Navigando con Calvino, Google e la NSA

escher

di Domenico Talia

«La nostra organizzazione garantisce che questa quantità di informazione non si disperda, indipendentemente dal fatto che essa venga ricevuta o no da altri. Sarà scrupolo del direttore far sì che non resti fuori niente, perché quel che resta fuori e come se non ci fosse mai stato. E nello stesso tempo sarà suo scrupolo fare come se non ci fosse mai stato tutto ciò che finirebbe per impasticciare o mettere in ombra altre cose più essenziali, cioè tutto quello che anziché aumentare l’informazione creerebbe disordine e frastuono. L’importante è il modello generale costituito dall’insieme delle informazioni, dal quale potranno essere ricavate altre informazioni che noi non diamo e che magari non abbiamo.» Al contrario di quello che si potrebbe pensare, questo brano non è tratto da un discorso del generale Alexander, direttore della National Security Agency americana, ma da un breve racconto che Italo Calvino ha scritto nella metà degli anni ’60 e al quale lo scrittore delle cosmicomiche ha dato un titolo che sicuramente piacerebbe al capo della NSA: La memoria del mondo. Un racconto quasi dimenticato anche se ha dato il nome al libro, pubblicato per la prima volta nel 1968 dal Club degli Editori, che raccoglie insieme a questo racconto profetico, venti cosmicomiche calviniane.

Il discorso fatto in occasione di un finto passaggio di consegne tra due direttori dell’”archivio generale del tutto” riempie le sette pagine de La memoria del mondo, e in quel discorso scritto circa cinquanta anni fa, Calvino narra uno scenario reale al punto che oggi appare del tutto usuale. Uno scenario che i casi Wikileaks e Datagate (con protagonisti Julian Assange e Edward Snowden) hanno svelato in tutta la loro preoccupante drammaticità. Raccontando di un’organizzazione che costruisce “un catalogo di tutto momento per momento”, Calvino in pochissime pagine mostra come la spasmodica necessità di archiviare tutto quello che si conosce o si vuol conoscere di persone e fatti (“una memoria centralizzata del genere umano”) generi inevitabilmente intrighi, drammi e infine morte.

Quasi sicuramente il generale Alexander non ha mai letto quel racconto, ma ha fatto di tutto per farlo transitare dallo stato di una semplice cosmicomica a quello che una descrizione perfetta, fatta con decenni di anticipo, di uno scenario concreto, tangibile. Stessa cosa varrà anche per Larry Page e Sergey Brin, fondatori di Google, che pur non avendo sicuramente mai avuto il tempo di leggere il racconto di Calvino, hanno stabilito che la missione della loro azienda è “organizzare l’informazione del mondo”. Page e Brin fondarono Google mentre, da dottorandi della Stanford University, lavoravano allo sviluppo di algoritmi di data mining per analizzare grandi quantità di dati ed estrarre le piccole parti più interessanti da essi. Per uno strano parallelo, Müller, il quasi neo direttore della fondazione che archivia tutto nel racconto di Calvino, viene assunto vincendo il concorso di ammissione con il progetto “Tutto il British Museam in una castagna”.

[Elenco]
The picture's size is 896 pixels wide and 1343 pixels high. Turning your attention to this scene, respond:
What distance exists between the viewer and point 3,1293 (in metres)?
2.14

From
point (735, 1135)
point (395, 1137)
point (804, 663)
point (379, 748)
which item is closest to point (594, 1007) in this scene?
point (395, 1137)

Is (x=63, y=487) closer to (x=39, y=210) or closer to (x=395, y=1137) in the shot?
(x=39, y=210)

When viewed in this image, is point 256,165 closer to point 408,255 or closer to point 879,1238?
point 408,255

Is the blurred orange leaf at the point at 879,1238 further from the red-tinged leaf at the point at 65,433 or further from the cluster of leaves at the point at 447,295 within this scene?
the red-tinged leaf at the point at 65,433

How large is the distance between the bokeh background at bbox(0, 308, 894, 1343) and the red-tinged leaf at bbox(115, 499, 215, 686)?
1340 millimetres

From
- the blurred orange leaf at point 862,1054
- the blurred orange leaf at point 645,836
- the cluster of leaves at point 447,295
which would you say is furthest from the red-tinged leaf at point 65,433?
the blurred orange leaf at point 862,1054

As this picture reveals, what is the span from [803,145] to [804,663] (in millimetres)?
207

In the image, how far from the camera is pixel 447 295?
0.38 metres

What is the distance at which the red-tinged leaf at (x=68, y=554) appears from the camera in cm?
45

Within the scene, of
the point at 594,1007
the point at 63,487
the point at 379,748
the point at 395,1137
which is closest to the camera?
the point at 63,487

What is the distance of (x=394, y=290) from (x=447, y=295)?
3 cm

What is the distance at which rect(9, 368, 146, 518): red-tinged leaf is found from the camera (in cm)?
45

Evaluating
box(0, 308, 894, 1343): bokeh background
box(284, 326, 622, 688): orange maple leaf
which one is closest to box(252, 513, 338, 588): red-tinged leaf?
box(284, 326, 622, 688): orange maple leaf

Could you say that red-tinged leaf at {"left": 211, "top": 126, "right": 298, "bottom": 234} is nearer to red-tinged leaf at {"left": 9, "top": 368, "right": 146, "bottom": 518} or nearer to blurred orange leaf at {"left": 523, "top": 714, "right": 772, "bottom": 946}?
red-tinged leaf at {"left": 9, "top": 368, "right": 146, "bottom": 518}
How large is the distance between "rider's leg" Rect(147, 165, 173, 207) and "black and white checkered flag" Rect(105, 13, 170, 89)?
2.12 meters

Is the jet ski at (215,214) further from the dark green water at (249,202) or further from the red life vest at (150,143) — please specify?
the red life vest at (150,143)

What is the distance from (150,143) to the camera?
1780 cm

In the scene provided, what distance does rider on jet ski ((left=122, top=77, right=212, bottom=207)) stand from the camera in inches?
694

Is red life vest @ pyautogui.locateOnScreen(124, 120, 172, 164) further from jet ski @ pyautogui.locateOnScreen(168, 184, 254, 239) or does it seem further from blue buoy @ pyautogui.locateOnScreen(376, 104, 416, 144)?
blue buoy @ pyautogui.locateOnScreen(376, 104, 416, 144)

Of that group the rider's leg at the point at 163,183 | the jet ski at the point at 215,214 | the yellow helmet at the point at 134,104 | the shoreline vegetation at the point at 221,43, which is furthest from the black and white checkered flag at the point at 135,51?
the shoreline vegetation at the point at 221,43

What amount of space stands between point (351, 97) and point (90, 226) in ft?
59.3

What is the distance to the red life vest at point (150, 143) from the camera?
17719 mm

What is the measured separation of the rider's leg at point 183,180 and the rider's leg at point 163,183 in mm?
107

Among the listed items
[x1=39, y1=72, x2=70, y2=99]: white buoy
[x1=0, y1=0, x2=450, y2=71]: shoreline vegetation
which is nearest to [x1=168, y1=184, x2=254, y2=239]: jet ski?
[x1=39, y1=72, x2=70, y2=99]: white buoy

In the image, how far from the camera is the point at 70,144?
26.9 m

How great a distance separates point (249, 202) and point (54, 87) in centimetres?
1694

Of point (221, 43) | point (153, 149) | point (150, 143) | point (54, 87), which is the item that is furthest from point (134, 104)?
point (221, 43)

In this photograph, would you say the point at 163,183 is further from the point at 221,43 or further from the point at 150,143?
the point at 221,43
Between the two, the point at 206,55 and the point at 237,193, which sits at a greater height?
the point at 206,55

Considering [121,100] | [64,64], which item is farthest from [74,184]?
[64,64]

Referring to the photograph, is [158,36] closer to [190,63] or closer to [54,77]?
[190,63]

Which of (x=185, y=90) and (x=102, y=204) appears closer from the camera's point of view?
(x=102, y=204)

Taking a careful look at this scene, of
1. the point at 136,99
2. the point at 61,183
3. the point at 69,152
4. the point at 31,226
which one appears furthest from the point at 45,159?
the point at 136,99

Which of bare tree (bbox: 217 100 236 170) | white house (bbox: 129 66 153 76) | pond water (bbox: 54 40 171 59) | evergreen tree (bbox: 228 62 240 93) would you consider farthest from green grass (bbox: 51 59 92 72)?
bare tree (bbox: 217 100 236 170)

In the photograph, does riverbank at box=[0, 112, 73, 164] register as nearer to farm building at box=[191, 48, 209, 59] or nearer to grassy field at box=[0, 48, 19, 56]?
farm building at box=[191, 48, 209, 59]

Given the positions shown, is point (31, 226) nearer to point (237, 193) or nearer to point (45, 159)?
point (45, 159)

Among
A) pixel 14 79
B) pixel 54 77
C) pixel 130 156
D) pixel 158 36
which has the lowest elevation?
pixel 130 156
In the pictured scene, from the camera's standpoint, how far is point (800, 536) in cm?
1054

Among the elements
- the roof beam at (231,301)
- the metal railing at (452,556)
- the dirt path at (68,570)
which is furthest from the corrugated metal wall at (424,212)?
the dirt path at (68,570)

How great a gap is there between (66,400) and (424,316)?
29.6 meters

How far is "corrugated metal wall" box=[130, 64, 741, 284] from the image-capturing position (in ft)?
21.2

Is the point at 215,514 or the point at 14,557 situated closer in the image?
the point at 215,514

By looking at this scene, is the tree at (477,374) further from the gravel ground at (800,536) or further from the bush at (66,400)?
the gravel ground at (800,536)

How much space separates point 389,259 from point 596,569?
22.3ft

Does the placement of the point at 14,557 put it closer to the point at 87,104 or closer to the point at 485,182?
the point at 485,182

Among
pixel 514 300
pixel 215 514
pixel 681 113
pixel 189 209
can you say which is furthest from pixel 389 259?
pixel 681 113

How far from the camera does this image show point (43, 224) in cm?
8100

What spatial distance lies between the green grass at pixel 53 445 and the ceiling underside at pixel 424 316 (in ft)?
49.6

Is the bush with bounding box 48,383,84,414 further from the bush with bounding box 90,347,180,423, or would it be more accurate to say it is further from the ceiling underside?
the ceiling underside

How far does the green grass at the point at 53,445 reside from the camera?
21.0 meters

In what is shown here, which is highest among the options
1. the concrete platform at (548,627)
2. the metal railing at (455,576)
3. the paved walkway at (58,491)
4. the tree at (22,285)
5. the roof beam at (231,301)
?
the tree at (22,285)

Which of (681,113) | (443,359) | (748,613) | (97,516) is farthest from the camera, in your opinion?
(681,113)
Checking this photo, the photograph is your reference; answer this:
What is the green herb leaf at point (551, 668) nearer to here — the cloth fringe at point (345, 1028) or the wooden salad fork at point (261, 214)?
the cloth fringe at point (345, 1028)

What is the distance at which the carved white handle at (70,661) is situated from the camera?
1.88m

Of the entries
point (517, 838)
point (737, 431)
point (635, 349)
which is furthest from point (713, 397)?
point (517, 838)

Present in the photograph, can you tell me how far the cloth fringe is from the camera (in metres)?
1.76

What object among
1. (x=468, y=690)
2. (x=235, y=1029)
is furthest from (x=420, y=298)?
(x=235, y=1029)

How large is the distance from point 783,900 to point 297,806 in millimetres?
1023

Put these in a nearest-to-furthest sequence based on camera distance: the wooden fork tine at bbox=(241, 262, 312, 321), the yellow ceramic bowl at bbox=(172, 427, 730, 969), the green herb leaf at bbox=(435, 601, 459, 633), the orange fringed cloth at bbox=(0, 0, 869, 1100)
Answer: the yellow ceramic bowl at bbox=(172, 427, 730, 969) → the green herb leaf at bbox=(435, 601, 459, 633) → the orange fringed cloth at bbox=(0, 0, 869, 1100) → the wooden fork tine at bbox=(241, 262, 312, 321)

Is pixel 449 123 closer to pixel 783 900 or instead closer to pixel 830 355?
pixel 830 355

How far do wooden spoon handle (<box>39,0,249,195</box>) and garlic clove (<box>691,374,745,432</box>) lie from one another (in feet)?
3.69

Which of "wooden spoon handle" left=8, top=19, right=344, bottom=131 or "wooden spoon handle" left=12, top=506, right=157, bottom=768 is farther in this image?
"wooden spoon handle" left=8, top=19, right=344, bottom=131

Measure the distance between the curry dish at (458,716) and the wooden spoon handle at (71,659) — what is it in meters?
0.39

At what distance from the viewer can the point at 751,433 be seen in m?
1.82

[Dettagli dell'esercizio] Come prosegue il brano su Calvino, Google e la NSA? Scrivi il seguito, partendo subito dopo la sua ultima frase.

[Il risultato]
Il Müller di Calvino viene istruito dal direttore uscente sul compito della fondazione che, oltre a riempire gli archivi di informazioni importanti su fatti e persone, spesso cataloga «sbadigli, starnuti, foruncoli, associazioni di idee sconvenienti, fischiettii» e li nasconde «nel pacco delle informazioni più qualificate.» Perché il ruolo del direttore, a cui Müller sembra essere stato chiamato, ha il privilegio «di poter dare un’impronta personale alla memoria del mondo.» E qui il racconto di Calvino prende una piega preoccupante, una piega che assomiglia in maniera sorprendente a quella del caso Snowden e all’uso improprio che delle informazioni raccolte negli USA si potrebbe fare in quella nazione o in altre a danno dei cittadini e delle regole democratiche. Quella piega preoccupante per tutti noi si disvela quando il vecchio direttore informa Müller del fatto che «nel materiale finora raccolto si nota qua e là l’intervento della mia mano; vi sono disseminati giudizi, reticenze, anche menzogne.» Ovviamente il tutto sarebbe fatto a fin di bene perché «in molti casi le menzogne … sono indicative quanto o più della verità.»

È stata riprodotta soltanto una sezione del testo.